Réal Beauregard, un autre ex-employé, mentionne avoir déposé une plainte à la Commission des normes, de l’équité, de la santé et de la sécurité au travail (CNESST), notamment pour des heures supplémentaires impayées, mais aussi pour l’indemnité de vacances qui n’a pas été versée. Jacques Bois confirme aussi avoir porté plainte à la CNESST le 17 juillet.

«Récupération 2000 payait nos heures supplémentaires à temps simple, plutôt qu’à temps et demi. J’ai fait une plainte aux normes pour les 52 dernières semaines. Ça représente une réclamation de 94 heures. J’ai slacké mes heures supplémentaires  quand j’ai su qu’il ne les payait pas à temps et demi», poursuit M. Bois.

Il n’a pas été possible de savoir combien de plaintes avaient été déposées contre Récupération 2000 à la CNESST puisque celles-ci sont confidentielles, explique Alexandre Bougie, porte-parole de la CNESST. Toutefois, il mentionne que la faillite de Récupération 2000 ne doit pas faire en sorte de «pénaliser les employés au regard de leur droit de recevoir une indemnité liée à l’avis de licenciement collectif ou à l’avis de cessation d’emploi.»

Selon la Loi sur les normes du travail, les salaires, les commissions, les vacances, les heures supplémentaires et les jours fériés doivent être versés en vertu du contrat de travail du salarié.
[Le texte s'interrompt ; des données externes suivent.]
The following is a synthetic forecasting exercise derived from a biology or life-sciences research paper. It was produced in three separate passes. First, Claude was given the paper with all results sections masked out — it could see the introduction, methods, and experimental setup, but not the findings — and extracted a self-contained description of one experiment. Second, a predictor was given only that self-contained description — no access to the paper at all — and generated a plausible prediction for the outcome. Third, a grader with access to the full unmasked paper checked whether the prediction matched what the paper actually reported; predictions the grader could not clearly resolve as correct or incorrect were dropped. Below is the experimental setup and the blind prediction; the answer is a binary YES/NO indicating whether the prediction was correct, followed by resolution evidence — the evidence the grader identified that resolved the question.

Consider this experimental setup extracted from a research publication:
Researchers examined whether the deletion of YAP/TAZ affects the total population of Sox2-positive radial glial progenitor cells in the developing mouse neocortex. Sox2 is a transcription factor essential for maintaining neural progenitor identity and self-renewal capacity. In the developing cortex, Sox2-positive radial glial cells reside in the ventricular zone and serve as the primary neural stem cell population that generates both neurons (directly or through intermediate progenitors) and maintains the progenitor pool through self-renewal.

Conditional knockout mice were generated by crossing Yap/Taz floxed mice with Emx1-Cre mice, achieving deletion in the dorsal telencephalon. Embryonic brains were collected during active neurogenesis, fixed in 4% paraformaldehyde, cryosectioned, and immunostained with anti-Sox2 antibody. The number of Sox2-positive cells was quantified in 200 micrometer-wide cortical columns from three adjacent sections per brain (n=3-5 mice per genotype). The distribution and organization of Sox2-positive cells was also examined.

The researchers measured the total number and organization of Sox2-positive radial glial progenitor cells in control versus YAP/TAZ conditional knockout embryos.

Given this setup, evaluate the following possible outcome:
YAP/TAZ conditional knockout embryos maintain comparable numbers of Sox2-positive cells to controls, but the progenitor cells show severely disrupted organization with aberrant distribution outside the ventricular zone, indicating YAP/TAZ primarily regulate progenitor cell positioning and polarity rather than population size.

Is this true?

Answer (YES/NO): NO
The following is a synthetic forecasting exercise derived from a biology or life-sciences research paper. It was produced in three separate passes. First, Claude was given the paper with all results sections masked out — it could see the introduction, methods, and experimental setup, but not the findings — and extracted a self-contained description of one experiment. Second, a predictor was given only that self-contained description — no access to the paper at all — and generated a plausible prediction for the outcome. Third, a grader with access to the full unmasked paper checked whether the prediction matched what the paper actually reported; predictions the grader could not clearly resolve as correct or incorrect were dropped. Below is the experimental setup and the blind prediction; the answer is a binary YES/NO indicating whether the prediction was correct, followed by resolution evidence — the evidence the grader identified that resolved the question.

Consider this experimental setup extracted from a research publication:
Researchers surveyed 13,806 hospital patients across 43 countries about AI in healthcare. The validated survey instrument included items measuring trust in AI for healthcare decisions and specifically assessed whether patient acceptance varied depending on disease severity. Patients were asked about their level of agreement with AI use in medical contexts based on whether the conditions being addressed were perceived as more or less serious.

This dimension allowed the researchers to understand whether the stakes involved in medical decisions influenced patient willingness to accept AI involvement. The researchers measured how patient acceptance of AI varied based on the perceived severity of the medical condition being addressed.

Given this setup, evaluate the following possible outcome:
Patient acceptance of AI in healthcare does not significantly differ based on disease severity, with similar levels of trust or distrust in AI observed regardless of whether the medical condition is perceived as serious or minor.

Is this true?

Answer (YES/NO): NO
Certains travailleurs pourraient être éligibles au Programme de protection des salariés d’Emploi et développement social Canada. «Ce programme prévoit le versement des sommes dues impayées par l’employeur jusqu’à concurrence de 3,705,69$ pour l’année 2018», mentionne Alexandre Bougie.

Le Guide n’a pas été en mesure de joindre Nicolas Therrien, le directeur général de Récupération 2000 et actionnaire de Gestion environnementale R2000, propriétaire de Récupération 2000, ni François Fauteux, le président de Gestion environnementale R2000.

Un déficit de 4,3 M$ chez Récupération 2000

Selon le bilan de faillite d’entreprise déposée par Récupération 2000, la compagnie termine ses activités avec un déficit évalué à 4 297 490,83 $. D’après le document consulté par Le Guide, les actifs de Récupération 2000 sont évalués à 2 640 558,38 $. Ce montant comprend l’estimation des créances qui peuvent être réalisées (357 558,38 $), les machineries, l’outillage et les installations (450 000 $), les véhicules (783 000 $) et les autres biens (1 050 000 $). Or, les dettes s’élèvent à 6 938 049,21 $. Parmi la liste des créanciers mise à jour, le montant des vacances des employés à payer est estimé à 10 000 $. Récupération 2000 doit aussi 5,6 M$ à la Banque Nationale du Canada, 850 000 $ à la Banque du développement du Canada et 116 616,27 $ à la Régie intermunicipale de gestion des matières résiduelles de Brome-Missisquoi.